> _ИСХОДНЫЙ ТЕКСТ_

<<<<

Самое большее, что мог наложить инквизитор, – это штраф в виде епитимий, причем деньги шли на добрые дела. Суд его был судом только духовным; он судил грехи и предписывал духовные врачевания, следуя внушению Евангелия, которое всегда лежало раскрытым перед ним. Такова была, по крайней мере, теория, и ее не нужно упускать из виду, если мы хотим понять многое из того, что иначе показалось бы нам нелогичным и непоследовательным, в особенности в вопросе о свободе действий инквизитора в отношении кающихся. Судья человеческой совести, он не был связан никакими законами, никакими правилами; вызванные им были в точном смысле слова в его полном распоряжении, и никакая сила, кроме Св. Престола, не могла изменить ни одной йоты в его приговоре.
Следствием такой свободы действий инквизитора иногда являлось прощение там, где мы его совсем не ожидаем. Так было, например, в деле об убийстве св. Петра Мученика. Один из наемных убийц, Пьетро Бальзамо, известный под именем Карино, был захвачен на месте преступления, и побег его из тюрьмы вызвал в Милане целую революцию, но, когда он был снова схвачен и принес раскаяние, его простили и разрешили вступить в доминиканский орден, где он мирно скончался с ореолом блаженного (beato). И хотя Церковь не разрешила оказывать ему открытое поклонение, но тем не менее он был в 1505 году, под именем блаженного Ацерина, изображен среди святых доминиканцев на хорах церкви во имя св. мученика Эвсторджио. По-видимому, ни один из убийц не был казнен, и главный подстрекатель к преступлению, Стефано Конфалониере д'Алиате, еретик и известный покровитель еретиков, был заключен пожизненно в тюрьму только в 1295 году, через сорок три года, после длинного ряда отречений и новых падений. То же было и немного позднее, когда по делу об убийстве инквизитора францисканца Петра да Брачьано был доставлен миланскому инквизитору, Райнерио Сакконе, Манфред ди Сесто, вооруживший убийц. Он сознался в своем преступлении и в других проступках на пользу ереси, но ему было только приказано явиться к Папе и ожидать от него наложения епитимии; но так как он выказал презрительное неповиновение, то Иннокентий IV приказал магистратам всей Италии задержать его и заключить в тюрьму, где бы он ни попался.

>>>>

> _ЗАДАНИЕ_
Пожалуйста, продолжите приведенный выше текст об инквизиции, начав сразу после его последнего предложения.

> _ИСХОДНЫЕ ДАННЫЕ_

<<<<

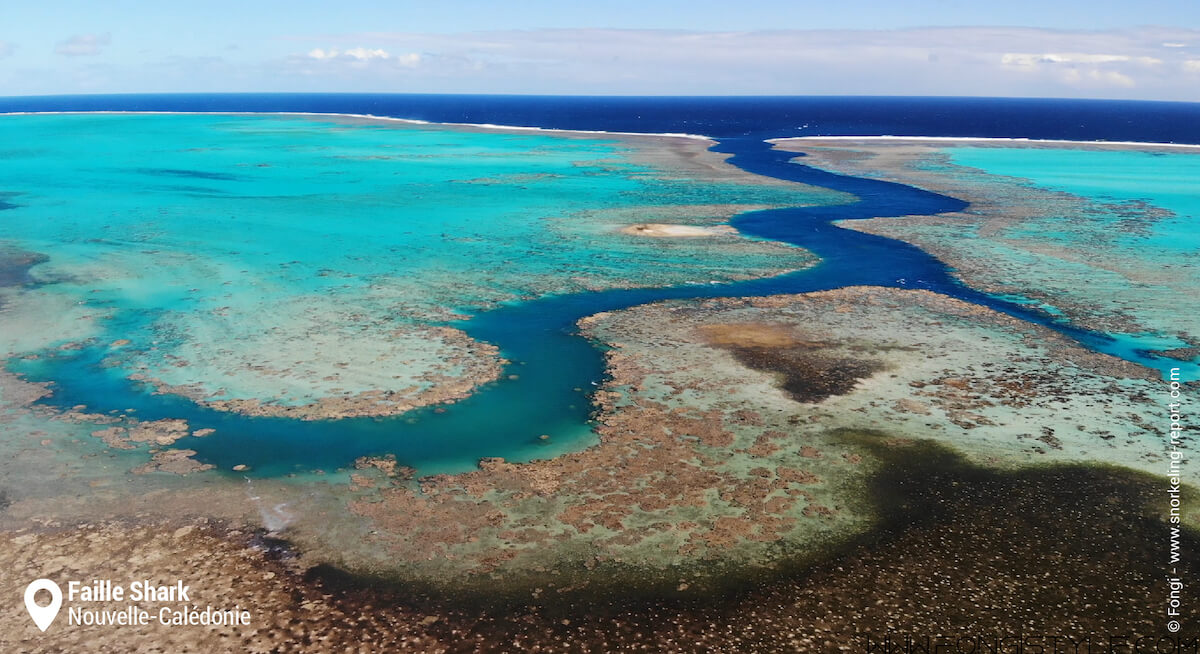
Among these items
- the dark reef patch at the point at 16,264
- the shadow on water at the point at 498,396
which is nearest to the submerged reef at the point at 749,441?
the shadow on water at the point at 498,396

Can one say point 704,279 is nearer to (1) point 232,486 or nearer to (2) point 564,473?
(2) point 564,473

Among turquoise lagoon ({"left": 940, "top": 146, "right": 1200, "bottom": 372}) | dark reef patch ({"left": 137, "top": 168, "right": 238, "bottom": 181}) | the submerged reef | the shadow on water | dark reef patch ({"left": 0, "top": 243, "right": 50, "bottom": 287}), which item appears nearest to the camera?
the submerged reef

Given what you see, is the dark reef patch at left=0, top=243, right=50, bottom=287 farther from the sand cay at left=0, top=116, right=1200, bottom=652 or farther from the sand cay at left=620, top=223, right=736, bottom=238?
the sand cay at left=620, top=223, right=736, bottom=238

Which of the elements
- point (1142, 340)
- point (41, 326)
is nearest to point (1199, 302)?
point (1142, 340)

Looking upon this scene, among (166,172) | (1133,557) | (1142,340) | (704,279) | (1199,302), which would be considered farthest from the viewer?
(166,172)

>>>>
<<<<

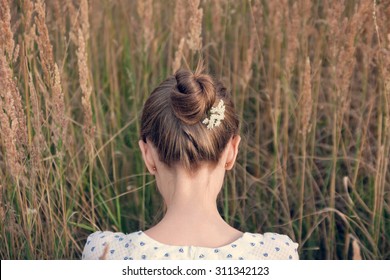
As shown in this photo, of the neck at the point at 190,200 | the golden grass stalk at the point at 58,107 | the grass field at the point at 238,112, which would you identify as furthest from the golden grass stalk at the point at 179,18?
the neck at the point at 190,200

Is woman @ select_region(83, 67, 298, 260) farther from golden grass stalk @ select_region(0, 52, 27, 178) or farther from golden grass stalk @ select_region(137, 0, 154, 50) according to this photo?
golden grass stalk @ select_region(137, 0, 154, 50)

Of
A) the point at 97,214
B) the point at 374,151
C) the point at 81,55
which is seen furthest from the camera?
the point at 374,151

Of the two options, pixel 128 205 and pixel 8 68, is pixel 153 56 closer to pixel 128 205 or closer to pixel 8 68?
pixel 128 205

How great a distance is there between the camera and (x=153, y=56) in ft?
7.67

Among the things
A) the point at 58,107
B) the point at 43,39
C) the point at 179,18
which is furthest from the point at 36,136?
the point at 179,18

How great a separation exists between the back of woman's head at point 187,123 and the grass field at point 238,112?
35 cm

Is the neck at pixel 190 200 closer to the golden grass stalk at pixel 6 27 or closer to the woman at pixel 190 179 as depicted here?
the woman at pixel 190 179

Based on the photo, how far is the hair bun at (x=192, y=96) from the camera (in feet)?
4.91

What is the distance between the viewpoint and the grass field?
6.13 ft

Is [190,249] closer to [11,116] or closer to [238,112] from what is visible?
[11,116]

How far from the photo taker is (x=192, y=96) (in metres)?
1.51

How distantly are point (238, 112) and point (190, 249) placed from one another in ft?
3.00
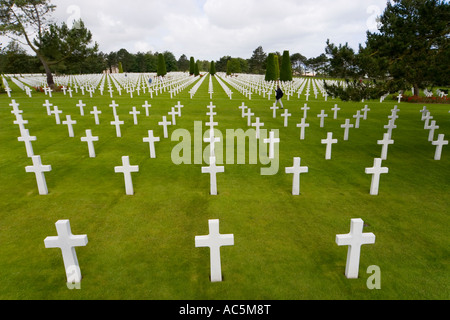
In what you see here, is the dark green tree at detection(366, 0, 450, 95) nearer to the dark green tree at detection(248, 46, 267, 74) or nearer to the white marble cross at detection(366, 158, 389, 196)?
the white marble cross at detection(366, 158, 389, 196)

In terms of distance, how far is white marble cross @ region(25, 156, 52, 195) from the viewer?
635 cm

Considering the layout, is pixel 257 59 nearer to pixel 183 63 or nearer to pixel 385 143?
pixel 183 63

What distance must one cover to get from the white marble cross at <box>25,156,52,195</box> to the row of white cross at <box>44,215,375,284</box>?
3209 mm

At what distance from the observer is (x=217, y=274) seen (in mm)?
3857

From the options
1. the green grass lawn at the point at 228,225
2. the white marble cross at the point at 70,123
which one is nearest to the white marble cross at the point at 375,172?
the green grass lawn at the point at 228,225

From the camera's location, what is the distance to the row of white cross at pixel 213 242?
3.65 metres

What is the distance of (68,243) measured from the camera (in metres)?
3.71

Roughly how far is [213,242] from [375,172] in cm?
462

>>>>
<<<<

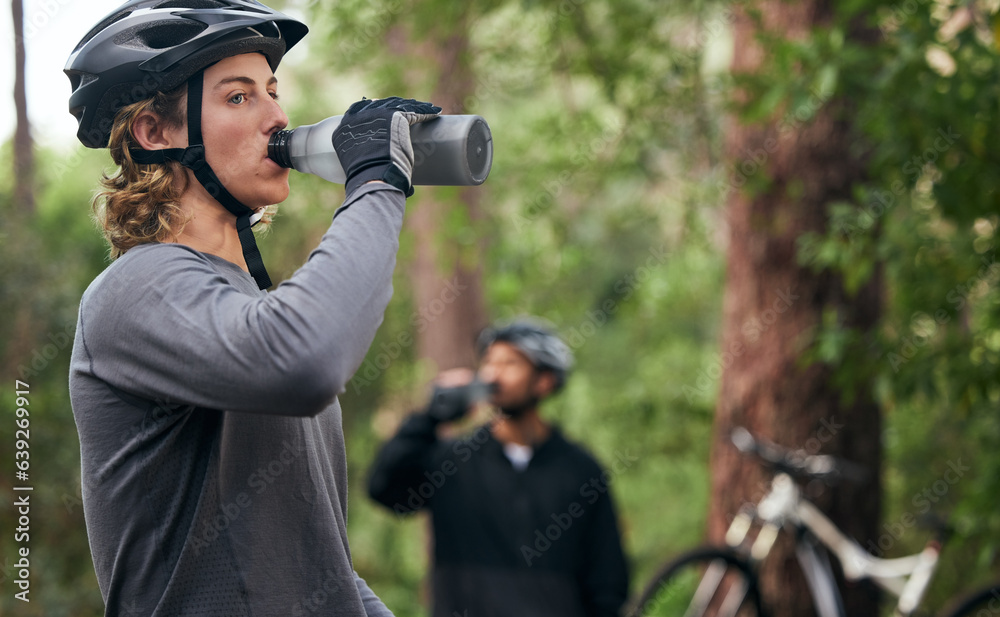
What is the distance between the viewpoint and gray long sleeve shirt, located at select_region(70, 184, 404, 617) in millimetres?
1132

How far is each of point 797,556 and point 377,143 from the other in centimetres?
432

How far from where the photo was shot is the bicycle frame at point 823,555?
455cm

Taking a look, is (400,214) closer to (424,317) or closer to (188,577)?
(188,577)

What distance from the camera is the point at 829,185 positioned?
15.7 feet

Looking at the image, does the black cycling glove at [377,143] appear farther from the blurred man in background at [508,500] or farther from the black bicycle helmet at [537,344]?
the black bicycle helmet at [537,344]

>>>>

> _ОЖИДАЕМЫЙ ОТВЕТ_
Однако это учение, представлявшее Церковь любящей матерью, которая с болью в сердце наказует в их же интересах своих детей, послужило лишь к тому, чтобы сделать большую часть действий инквизиции более безжалостными. Сопротивлявшиеся ее благодетельным усилиям становились виновными в неблагодарности и непослушании, темного пятна которого ничто не могло изгладить.
Это были отцеубийцы, недостойные снисхождения; и если их бичевали, то им же еще оказывали этим особую милость. Мы уже видели, как мало инквизитор, в своих стремлениях открыть и направить на путь истины еретиков, обращал внимания на человеческие страдания; он не давал права предполагать, что он будет более мягким, имея дело с больными душами, ищущими от него отпущения грехов и духовного наказания; только кающийся, принесший сознание в своем преступлении и раскаявшийся в нем, являлся перед трибуналом, чтобы принять надлежащее наказание; все же остальные предавались в руки светской власти.
Насколько неосновательна была эта теория, видно из того, что юридические права инквизиции распространялись не на одних только еретиков, добровольно отступивших от догматов Церкви. Защитники ереси и люди, сочувствовавшие ей, все, кто давал еретикам пристанище, милостыню или покровительство, все, кто упускал случай донести на них властям или задержать их, – все эти люди, как бы ни была известна их преданность католицизму, навлекали на себя подозрение в ереси.
Если подозрение было тяжелое, то оно приравнивалось к ереси; если же это было сильное или легкое, то все же, как мы видели, оно было опасно. Цангино учит, что если еретик раскаивается, если он исповедует свои грехи священнику, если на него будет наложена епитимья и он получит отпущение грехов, то он, несомненно, может освободиться от ада и омыть свои грехи в глазах Бога, но он не должен избежать земного наказания и предается в руки инквизиции. А последняя не любила упускать своей добычи. Признавая действительность таинства покаяния, она, чтобы устранить возможную от этого помеху, запретила священникам принимать исповедь от еретиков, предоставив их епископам и инквизиторам. Не является ли это еще новым и поразительным доказательством того, что поведение св. инквизиции шло вразрез с ее учением.